L’importance du Mont-Vert
Monte Verde occupe une position critique dans les débats archéologiques sur le peuplement des Amériques. Découvert en 1976, le site a livré des artefacts bien conservés – notamment des outils en pierre, des structures en bois et même des empreintes humaines – qui soutenaient initialement la théorie selon laquelle les humains habitaient l’Amérique du Sud avant la culture Clovis en Amérique du Nord. La théorie de Clovis propose que les premiers Américains soient arrivés par un couloir libre de glace il y a environ 13 000 ans. La datation initiale de Monte Verde suggérait une alternative : une route de migration côtière antérieure à Clovis.
Cela est important car cela affecte notre compréhension de la manière dont et quand les humains se sont répandus à travers le continent et remet en question l’hypothèse de longue date selon laquelle la culture Clovis représente la première présence humaine répandue en Amérique du Nord. D’autres sites pré-Clovis, comme les grottes de Paisley dans l’Oregon et White Sands au Nouveau-Mexique, ont également remis en question le modèle Clovis-first.
La nouvelle controverse sur les rencontres
Les chercheurs à l’origine de la nouvelle étude, dirigée par Todd Surovell de l’Université du Wyoming, ont réexaminé le contexte géologique de Monte Verde. Ils soutiennent que le site se trouve sur un relief datant de moins de 8 000 ans et que les matériaux plus anciens trouvés à proximité ont probablement été redéposés en raison de l’érosion. La principale preuve citée est une couche de cendres volcaniques (Lepué Tephra) déposée il y a environ 11 000 ans.
Surovell affirme que la position du site par rapport à cette couche de cendres indique qu’il a été colonisé après l’éruption. « La soi-disant composante archéologique vieille de 14 500 ans… provient en réalité d’un relief vieux de 8 000 ans au mieux », a-t-il déclaré.
Réponse des experts
Les conclusions ont suscité une forte opposition. Tom Dillehay de l’Université Vanderbilt, qui a passé des décennies à étudier le Mont Vert, conteste l’analyse géologique, affirmant qu’il n’y a aucune preuve de la couche de cendres vieille de 11 000 ans sous le site. Michael Waters de l’Université A&M du Texas a critiqué l’étude comme étant un « travail géologique extrêmement médiocre », arguant que des analyses essentielles – telles que la micromorphologie et l’examen des paléosols – ont été omises.

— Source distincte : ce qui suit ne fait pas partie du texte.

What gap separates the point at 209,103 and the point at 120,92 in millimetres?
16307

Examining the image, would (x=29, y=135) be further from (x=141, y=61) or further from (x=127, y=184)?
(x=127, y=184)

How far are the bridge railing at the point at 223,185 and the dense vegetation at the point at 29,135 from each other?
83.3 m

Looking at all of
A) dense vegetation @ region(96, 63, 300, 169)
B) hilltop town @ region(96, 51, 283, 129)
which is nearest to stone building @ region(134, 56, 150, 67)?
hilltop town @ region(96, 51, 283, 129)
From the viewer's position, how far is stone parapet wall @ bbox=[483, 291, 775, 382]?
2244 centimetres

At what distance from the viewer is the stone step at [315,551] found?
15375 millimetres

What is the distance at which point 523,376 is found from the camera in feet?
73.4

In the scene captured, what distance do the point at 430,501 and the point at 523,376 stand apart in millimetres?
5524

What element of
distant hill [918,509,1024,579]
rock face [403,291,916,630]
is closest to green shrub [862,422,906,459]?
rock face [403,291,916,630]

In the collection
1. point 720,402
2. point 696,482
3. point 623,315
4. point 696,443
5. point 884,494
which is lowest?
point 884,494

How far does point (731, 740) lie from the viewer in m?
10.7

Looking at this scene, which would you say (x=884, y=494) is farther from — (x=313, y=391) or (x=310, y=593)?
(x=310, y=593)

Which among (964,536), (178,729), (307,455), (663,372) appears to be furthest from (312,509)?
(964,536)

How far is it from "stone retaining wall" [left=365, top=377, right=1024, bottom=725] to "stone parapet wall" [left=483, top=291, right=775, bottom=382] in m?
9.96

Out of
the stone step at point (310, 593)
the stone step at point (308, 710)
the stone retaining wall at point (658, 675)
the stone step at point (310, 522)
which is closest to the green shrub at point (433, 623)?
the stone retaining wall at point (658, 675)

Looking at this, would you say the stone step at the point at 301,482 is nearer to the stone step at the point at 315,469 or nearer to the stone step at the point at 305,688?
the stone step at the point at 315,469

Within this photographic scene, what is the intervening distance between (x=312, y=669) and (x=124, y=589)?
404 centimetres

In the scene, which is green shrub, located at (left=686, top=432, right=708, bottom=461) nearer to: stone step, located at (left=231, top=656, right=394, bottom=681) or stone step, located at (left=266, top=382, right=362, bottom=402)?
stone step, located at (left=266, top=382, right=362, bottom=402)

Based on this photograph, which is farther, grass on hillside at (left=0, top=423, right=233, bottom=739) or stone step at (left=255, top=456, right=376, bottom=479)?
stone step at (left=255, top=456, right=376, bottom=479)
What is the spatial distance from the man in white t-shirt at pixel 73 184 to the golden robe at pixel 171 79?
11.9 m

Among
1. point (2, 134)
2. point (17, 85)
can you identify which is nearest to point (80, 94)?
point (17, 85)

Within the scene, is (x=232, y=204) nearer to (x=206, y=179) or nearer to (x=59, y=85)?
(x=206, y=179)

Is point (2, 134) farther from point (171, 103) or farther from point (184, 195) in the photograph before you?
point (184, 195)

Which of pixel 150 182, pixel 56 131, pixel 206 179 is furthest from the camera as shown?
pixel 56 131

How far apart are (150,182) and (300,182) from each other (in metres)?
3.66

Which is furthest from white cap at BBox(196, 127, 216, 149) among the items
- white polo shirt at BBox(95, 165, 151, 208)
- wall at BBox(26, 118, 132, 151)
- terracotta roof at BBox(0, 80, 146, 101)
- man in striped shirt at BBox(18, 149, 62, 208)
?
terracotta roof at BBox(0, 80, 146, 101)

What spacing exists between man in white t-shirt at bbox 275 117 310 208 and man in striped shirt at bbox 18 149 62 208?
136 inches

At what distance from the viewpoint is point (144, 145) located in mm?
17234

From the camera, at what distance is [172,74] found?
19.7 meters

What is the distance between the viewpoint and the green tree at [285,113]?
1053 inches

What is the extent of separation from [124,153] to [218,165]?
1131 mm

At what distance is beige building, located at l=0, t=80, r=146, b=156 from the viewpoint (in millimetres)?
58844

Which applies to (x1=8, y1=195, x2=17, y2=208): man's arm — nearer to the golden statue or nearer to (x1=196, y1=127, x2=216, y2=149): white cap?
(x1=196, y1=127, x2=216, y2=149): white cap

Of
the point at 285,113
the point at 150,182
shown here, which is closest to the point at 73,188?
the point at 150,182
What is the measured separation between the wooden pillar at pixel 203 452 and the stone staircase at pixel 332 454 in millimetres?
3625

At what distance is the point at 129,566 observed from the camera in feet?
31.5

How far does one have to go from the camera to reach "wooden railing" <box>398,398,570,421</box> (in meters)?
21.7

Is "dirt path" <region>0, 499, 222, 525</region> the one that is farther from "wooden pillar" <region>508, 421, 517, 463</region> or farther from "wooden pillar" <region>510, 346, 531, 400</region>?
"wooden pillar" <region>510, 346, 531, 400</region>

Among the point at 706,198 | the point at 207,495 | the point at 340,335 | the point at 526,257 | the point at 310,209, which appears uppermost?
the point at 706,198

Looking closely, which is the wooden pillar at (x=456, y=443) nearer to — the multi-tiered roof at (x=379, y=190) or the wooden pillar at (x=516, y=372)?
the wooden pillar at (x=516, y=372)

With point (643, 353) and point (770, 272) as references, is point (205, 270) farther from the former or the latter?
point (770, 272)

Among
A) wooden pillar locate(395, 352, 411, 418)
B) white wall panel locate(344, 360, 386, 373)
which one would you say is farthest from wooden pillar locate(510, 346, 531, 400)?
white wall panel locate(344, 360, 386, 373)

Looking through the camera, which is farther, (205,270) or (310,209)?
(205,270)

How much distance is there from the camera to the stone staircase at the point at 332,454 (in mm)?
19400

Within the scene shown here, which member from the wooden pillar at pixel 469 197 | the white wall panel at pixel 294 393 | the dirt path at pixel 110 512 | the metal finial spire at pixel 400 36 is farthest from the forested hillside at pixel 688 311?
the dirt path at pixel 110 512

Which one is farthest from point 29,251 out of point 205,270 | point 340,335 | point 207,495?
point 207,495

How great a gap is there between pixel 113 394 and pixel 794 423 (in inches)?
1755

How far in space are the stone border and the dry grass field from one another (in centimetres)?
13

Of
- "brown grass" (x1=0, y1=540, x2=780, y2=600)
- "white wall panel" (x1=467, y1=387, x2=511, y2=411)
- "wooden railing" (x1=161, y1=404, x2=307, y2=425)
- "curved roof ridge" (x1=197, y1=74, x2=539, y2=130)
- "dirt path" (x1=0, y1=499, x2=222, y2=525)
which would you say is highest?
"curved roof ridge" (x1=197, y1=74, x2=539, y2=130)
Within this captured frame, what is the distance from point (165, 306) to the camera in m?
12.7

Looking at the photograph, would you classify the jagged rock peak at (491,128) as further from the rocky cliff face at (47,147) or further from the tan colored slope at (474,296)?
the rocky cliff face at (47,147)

Le débat met en évidence une tension fondamentale en archéologie : la datation de sites complexes nécessite un examen attentif des processus géologiques, et même de petites erreurs méthodologiques peuvent modifier considérablement les interprétations. David Meltzer de la Southern Methodist University a noté que l’échantillonnage de l’étude a été effectué loin du site d’origine, ce qui pourrait fausser les résultats.
Implications plus larges et débat en cours
La controverse s’étend au-delà du Mont-Vert lui-même. Surovell a déjà remis en question la datation d’autres sites pré-Clovis, suggérant que la « dérive » des artefacts pourrait artificiellement gonfler leur âge apparent. Cette position s’aligne sur un regain d’intérêt pour la théorie du « Clovis First », même si de nombreux archéologues restent sceptiques.
Kenneth Feder, auteur de Native America, reconnaît qu’il est sain de remettre en question la science établie, mais maintient que quel que soit l’âge exact de Monte Verde, il est probable que la migration côtière ait joué un rôle dans le peuplement des Amériques.
En fin de compte, le débat sur Monte Verde souligne l’incertitude inhérente à la reconstruction du passé. Même si la nouvelle étude constitue un défi provocateur aux récits établis, il est peu probable qu’elle bouleverse des décennies de recherche sans une validation plus rigoureuse. La communauté scientifique attend une réponse détaillée de l’équipe du projet Monte Verde, promettant une réfutation systématique des affirmations de l’étude.